Consigne A ::
Répondez brièvement à ces questions sur le texte consacré à la couleur dans l'art égyptien :
(i) De quelle couleur l'artiste peignait-il le nu du corps humain quand il s'agissait d'une femme ?
(ii) À quoi les couleurs étaient-elles destinées sur les monuments et les statues ?
(iii) Grâce à quoi l'éclat des tons s'est-il presque partout conservé jusqu'à nos jours ?
Consigne B :: Recopiez fidèlement le passage du texte consacré à la couleur dans l'art égyptien, en commençant aux mots « extrait de Les » et en vous arrêtant après « (Gustave Le Bon) ».
Consigne C :: Rédigez la suite du texte consacré à la couleur dans l'art égyptien, à partir de l'endroit où il s'arrête.

Texte proposé ::
Le rôle de la couleur dans l'art égyptien, selon Gustave Le Bon (XIXe-XXe s.)

Tombe de Nebamon, à Thèbes


"La couleur a joué un grand rôle dans l'art égyptien, et cependant il n'y eut pas, à proprement parler, de peinture dans la vallée du Nil ; il n'y eut que de l'enluminure. Toutes les surfaces, tous les creux, toutes les rondeurs qu'offraient les œuvres de l'architecture ou de la sculpture turent recouverts de nuances éclatantes, si bien préparées au point de vue de leur fabrication, que la plupart sont parvenues jusqu'à nous sans même avoir pâli.
Ces couleurs, destinées à mieux accuser le relief des monuments et des statues, dans un pays où le ruissellement de la lumière efface et nivelle tous les plans, sont toujours choisies suivant une convenance étroite avec les nécessités des deux autres arts.
En les appliquant, l'artiste visait à obtenir une harmonie d'ensemble, des gammes de tons, des rapprochements et des oppositions de nuances plaisantes à l'œil, mais il ne songeait pas le moins du monde à donner aux objets leur couleur propre. Encore moins essayait-il d'obtenir les effets particuliers à la peinture, par les jeux d'ombre et de lumière, par les clairs-obscurs, par le modelage des formes ou par la perspective aérienne. Tout cela lui était inconnu.
On lui livrait des surfaces couvertes de bas-reliefs ou de dessins ; le seul soin qu'il avait à prendre consistait à étendre ses couleurs sans déborder en dehors des lignes. Bien souvent il n'avait même pas le choix des nuances et devait les employer suivant certaines conventions. Pour le nu du corps humain, par exemple, il le peignait en rouge brun si c'était un homme, en jaune pâle si c'était une femme. Les règles fixes avaient encore plus d'importance en peinture qu'en sculpture. Cela est si vrai que, dans la grande question de savoir à partir de quel moment l'Égypte a connu le fer, on ne peut s'en rapporter à la couleur bleue donnée aux lames de certains instruments. Cette nuance n'est peut-être mise là que pour produire sur l'œil un effet particulier et voulu.
Les peintres égyptiens n'employèrent donc que des tons plats, mais ces tons étaient d'une vivacité, d'une richesse, d'un éclat qui, presque partout, grâce au climat, s'est conservé jusqu'à nos jours."

extrait de Les premières civilisations, par Gustave Le Bon (1841-1931), médecin, anthropologue, psychologue social et sociologue français.

mardi 21 juillet 2020

"Elle vit, respire et parle dans ses monuments, l'âme de la vieille Égypte" (Gustave Le Bon)

Données fournies ::
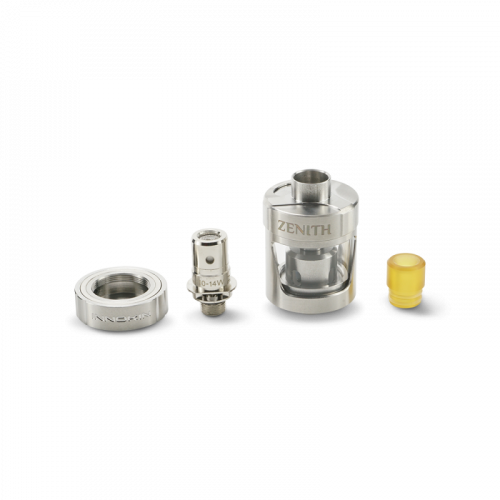 Clearomiseur Upgrade Zenith MTL 4 ml Innokin pour cigarette electronique | Cigusto | Cigarette electronique, Eliquide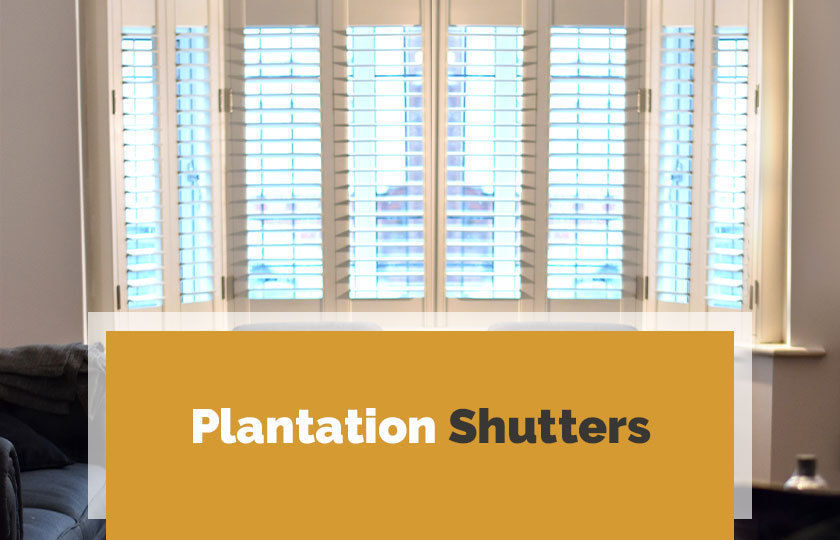 Plantation Shutters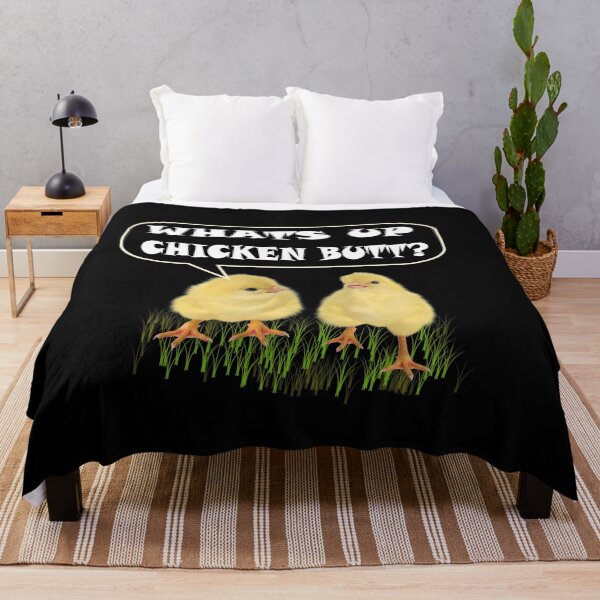 Item preview, Whats Up Chicken Butt? designed and sold by david parry.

Réponse A ::
(i) En jaune pâle.
(ii) À mieux accuser le relief des monuments et des statues.
(iii) Grâce au climat.

Réponse B ::
extrait de Les premières civilisations, par Gustave Le Bon (1841-1931), médecin, anthropologue, psychologue social et sociologue français.

mardi 21 juillet 2020

"Elle vit, respire et parle dans ses monuments, l'âme de la vieille Égypte" (Gustave Le Bon)

Réponse C ::
photo MC

"Les civilisations que nous connaissons le mieux sont celles qui nous ont laissé le plus de monuments. Telle est précisément l'Égypte (...). Ses indestructibles édifices sont l’expression grandiose de ses aspirations, de ses préoccupations, de ses croyances, les antiques témoins de ses premiers efforts, ou les œuvres glorieuses de ses périodes de triomphe et d'épanouissement.
C'est en étudiant les temples et les tombeaux de la vallée du Nil que l’on comprend à quel point les monuments sont empreints de la pensée d’un peuple. Elle vit, respire et parle dans ses monuments, l'âme de la vieille Égypte. Elle y chante, par des symboles magnifiques, par des formes éloquentes et majestueuses, son hymne d'impérissable espérance ; elle y berce dans le demi-jour silencieux des sanctuaires, dans le mystère des hypogées, son rêve d existence éternelle. 
Dans cette architecture de l'Égypte, la plus étonnante peut-être, la plus durable certainement qui se soit développée dans le monde, nous lisons comme la synthèse lumineuse, comme la résultante mystique de cinquante siècles de travaux, d'efforts, de pensées et de croyances. En l'étudiant, nous comprenons le rôle prépondérant que joue l'idéal d’un peuple dans l’évolution de sa civilisation, nous voyons s’en dégager son idée dominante, idée qu'aucune littérature, qu'aucun autre document, ne saurait rendre avec autant d'ensemble, de puissance et de clarté.
Cette architecture, presque toute composée de monuments funéraires commémoratifs, ces édifices merveilleux, construits le plus souvent pour enfermer un mort, montrent, je le répète encore, à quel point les œuvres de pierre léguées par une race peuvent exprimer, indépendamment de tout auxiliaire, la pensée intime de cette race. 
À la fois gigantesque, formidable et simple, visant surtout à créer quelque chose d'impérissable en face de ces millions d'existences fugitives qui se succèdent sur la terre, l'architecture égyptienne semble un audacieux défi jeté par la vie à la mort  et par la pensée au néant."

extrait de Les premières civilisations, par Gustave Le Bon (1841-1931), médecin, anthropologue, psychologue social et sociologue français.